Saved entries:
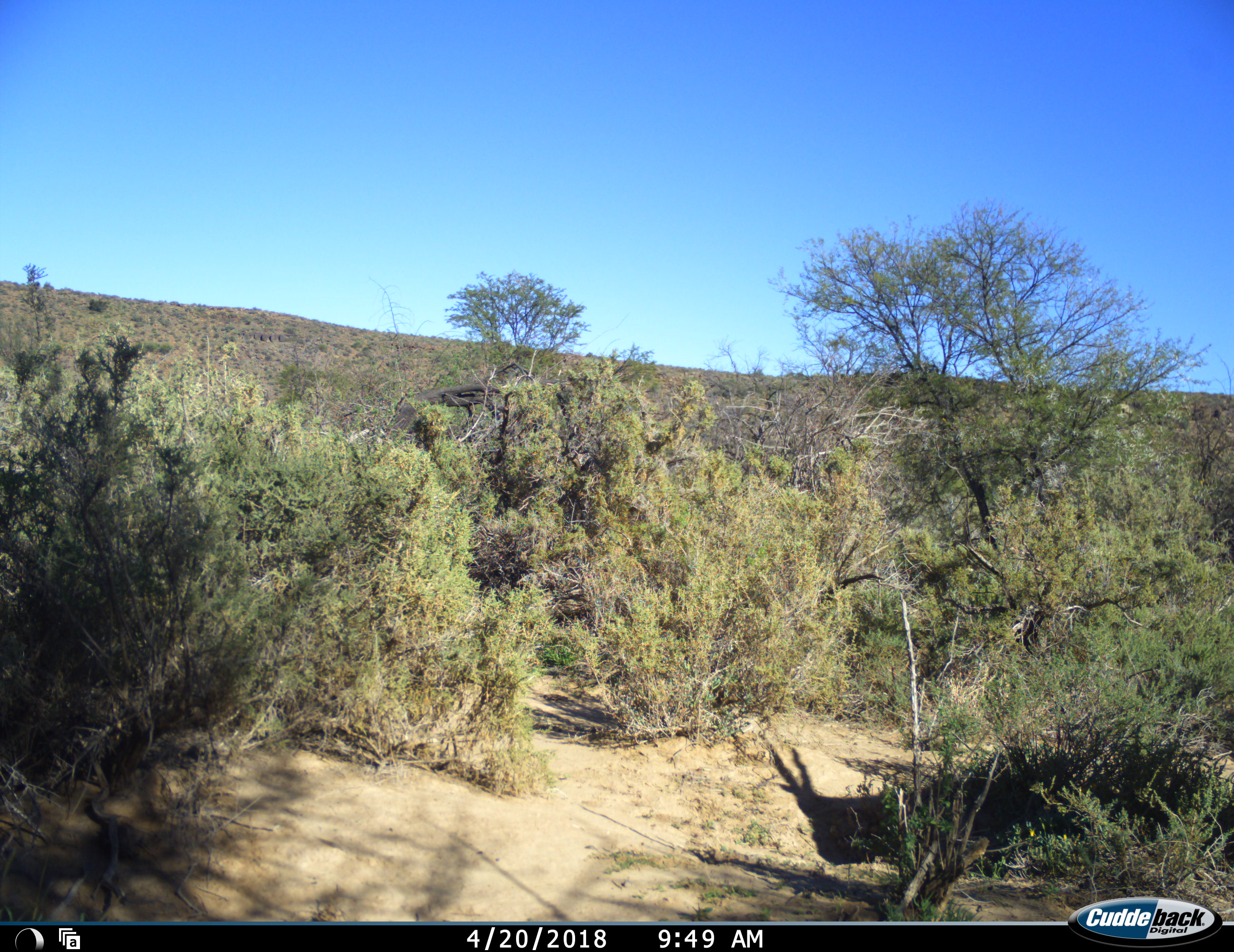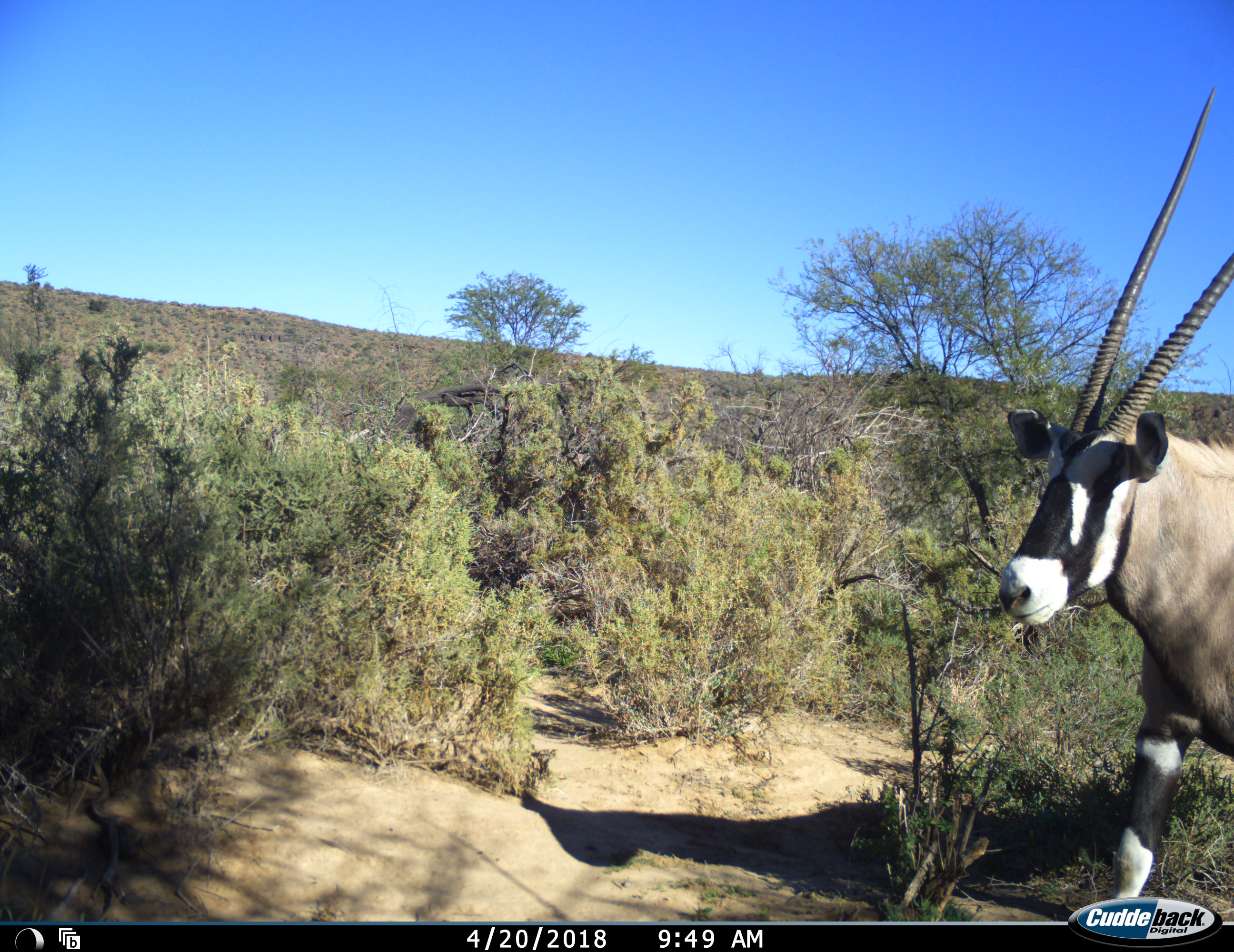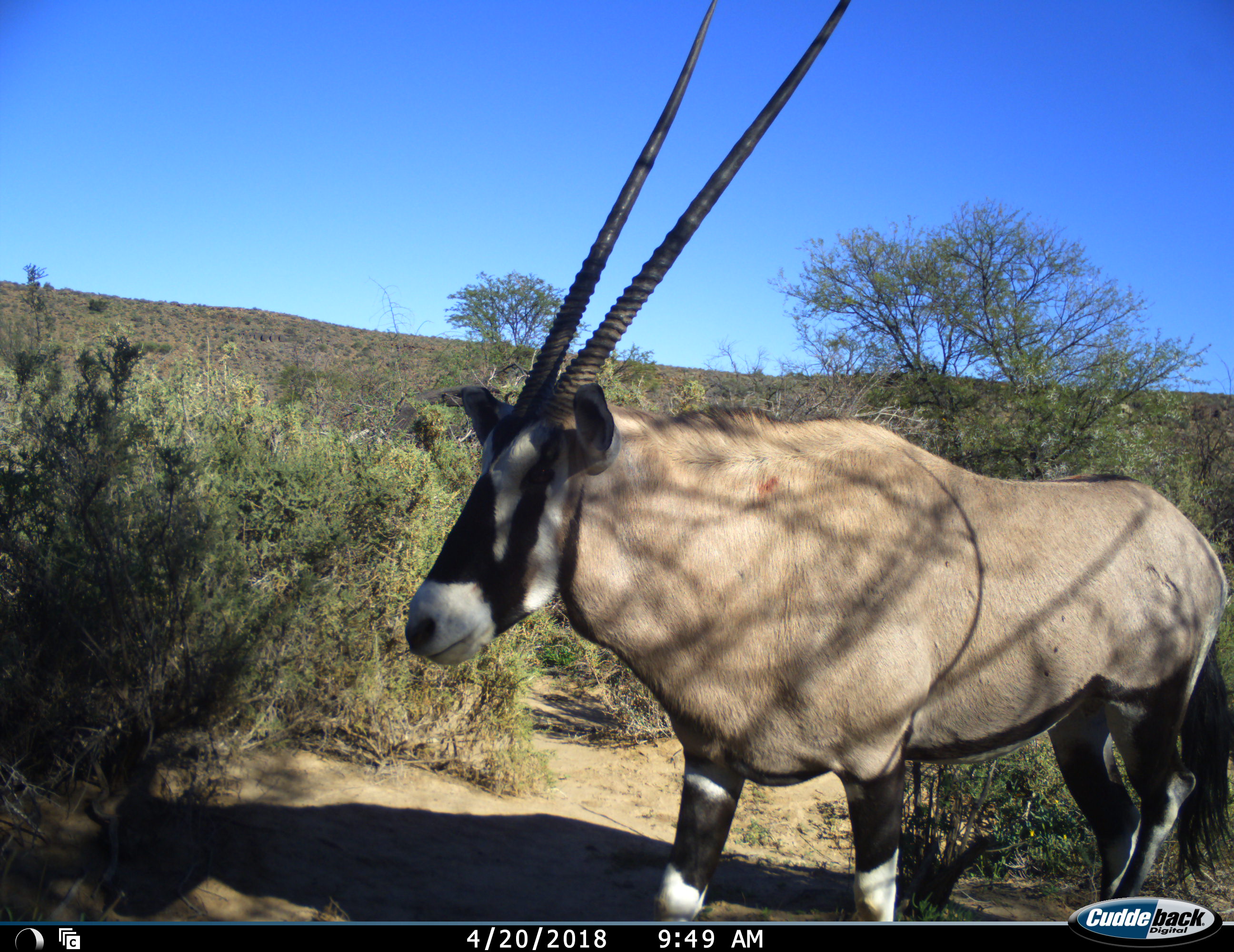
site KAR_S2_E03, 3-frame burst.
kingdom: Animalia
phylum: Chordata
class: Mammalia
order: Artiodactyla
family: Bovidae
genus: Oryx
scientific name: Oryx gazella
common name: gemsbok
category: oryx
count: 1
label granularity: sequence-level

Problem description: What you give back should be exactly the lines of the entries above from the one containing "order: Artiodactyla" to the end, and nothing more.

Answer to this exercise:
order: Artiodactyla
family: Bovidae
genus: Oryx
scientific name: Oryx gazella
common name: gemsbok
category: oryx
count: 1
label granularity: sequence-level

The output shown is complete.